Suzanne Lainson (profile) says:

Another companion piece?

In other posts I have suggested that the privacy fight will turn into an extension of the piracy fight because some (perhaps many) of those who want the Internet to be free, also want to avoid being tracked for marketing purposes. Here’s a very recent exploration of that.

Advertising and the health of the internet ? The New Inquiry: “But one might argue that the fact that it seems as though we can?t have an internet not fueled by advertising is a sign that the internet is already unhealthy, sick unto death.”

Chargone (profile) says:

Re:

ehh, doesn’t really annoy me, but i do pick up on that sort of thing easily.

though apparently not this particular example. seems weird to talk about the physical as ‘analog’ because to my mind analog is related to analogy, one thing is representative of the other… and the physical world, as a rule, isn’t, if you get my meaning. on the other hand i somehow have no problem with the non-physical (virtual? or is that also misapplied?) being termed ‘digital’… perhaps because it is built rather directly out of numbers? then again, so is the physical world if you break it down far enough. i dunno.

Chargone (profile) says:

A possible companion piece?

among other things, check out the price of silver.

in the last 5 or so decades the price has skyrocketed.

Some of that is from more uses for it being found.

most is from financial dicking around crashing the value of various currencies.

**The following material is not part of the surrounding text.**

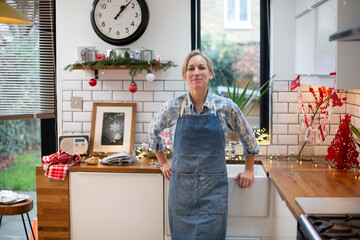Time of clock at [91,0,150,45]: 1:07
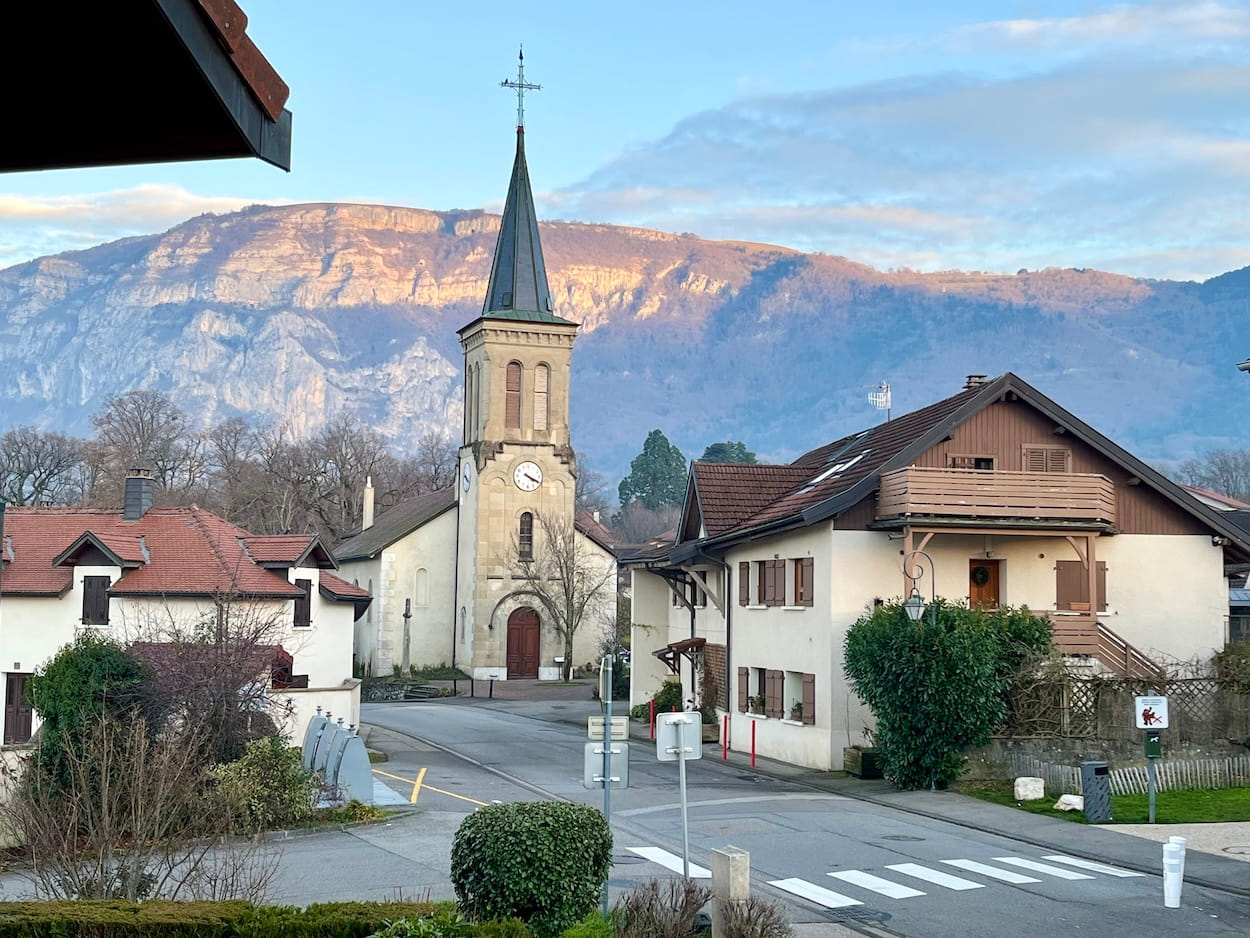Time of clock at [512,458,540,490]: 4:19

(it’s actually got to the point where, if you buy silver and wait five to ten years, you’ll actually come out Ahead on the whole inflation thing… depending on the tax structure in your locality, of course. on the other hand there’s Very little point in long term saving with banks, as unless you’re already earning enough as to render it irrelevant your savings get eaten by inflation as well. investing, maybe, or buying a safe and some silver, but not saving cash at banks. (also, a lot of setups where you buy various valuable things don’t actually give you the thing, just a theoretical share of ownership of the quantity Supposedly sitting in a bank vault somewhere)

and it only gets more complicated from there.

Chargone (profile) says:

Re:

*briefly considers the fact that his maths classes always assumed you had a calculator when it came to trigonometry or long division and that they were required equipment for some assesments*

mark me down as one of those intelligent people with a terrible memory. (i have had untold tests at various points tell me the former and the latter is simply a fact of my life).

i have a whole host of other contributing issues, of course, but this one is one of the more noticeable reasons i never did end up going to university. (also, good luck getting anywhere in this country’s education system if your learning style isn’t geared towards lectures or text books. at least if you’re more academically inclined. (also, level of education seems to have less and less to do with whether one can find a job or not as time goes on, though there are fields where this does not hold.))

Chargone (profile) says:

Oh for crying out loud. How convenient! "We're smart without having to be, you know, smart!"

there’s a reason for that:

it’s exactly the same damn thing.

(save, perhaps, that writing alone may slightly encourage accepting the author as an authority, while the internet would tend to discourage this tendancy a bit. not enough to affect most people’s natural inclination, but i think it’s there for those few who fall into border zones on this sort of thing.)

AB says:

Re:

LOL My apologies, I was actually remembering the time in the 70’s (or was it the 80’s?) when the schools (or at least my local schools) actually decided to put calculators in the hands of their grade 3-7 students because they felt it was more important for the kids to learn how to use a basic (no, we aren’t even talking about scientific calculators here) calculator then how to actually do the math. At higher math levels that does indeed change as the calculator turns from a simple math tool into a much more complex research tool.